On Sun, Jun 6, 2021 at 11:21 PM Michal Hocko <mhocko@suse.com> wrote:
>
> On Fri 04-06-21 13:35:13, Yang Shi wrote:
> > When trying to migrate pages to obey mempolicy, the huge zero page is
> > split then the page table walk at PTE level just skips zero page.  So it
> > seems pointless to split huge zero page, it could be just skipped like
> > base zero page.
>
> My THP knowledge is not the best but this is incorrect AIACS. Huge zero
> page is not split. We do split the pmd which is mapping the said page.

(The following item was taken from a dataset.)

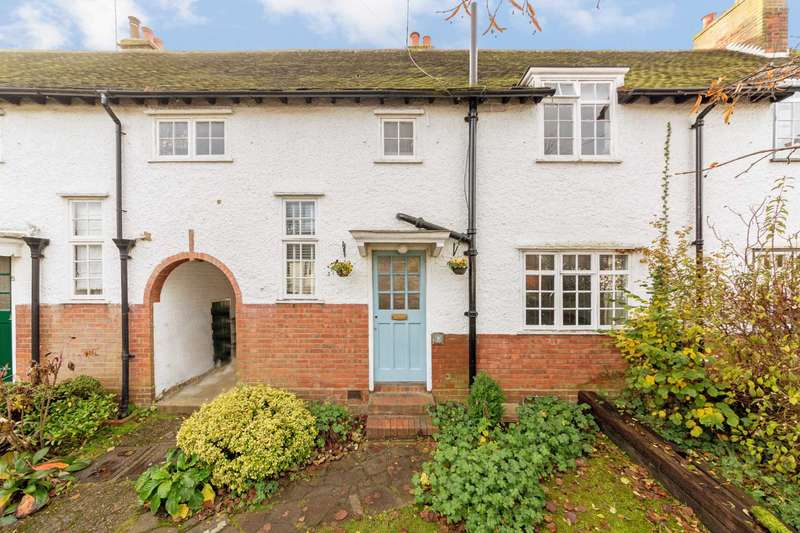 3 Bedrooms House for sale in Greenway, Berkhamsted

I
> suspect you refer to vm_normal_page when talking about a zero page but
> please be aware that huge zero page is not a normal zero page. It is
> allocated dynamically (see get_huge_zero_page).

For a normal huge page, yes, split_huge_pmd() just splits pmd. But
actually the base zero pfn will be inserted to PTEs when splitting
huge zero pmd. Please check __split_huge_zero_page_pmd() out.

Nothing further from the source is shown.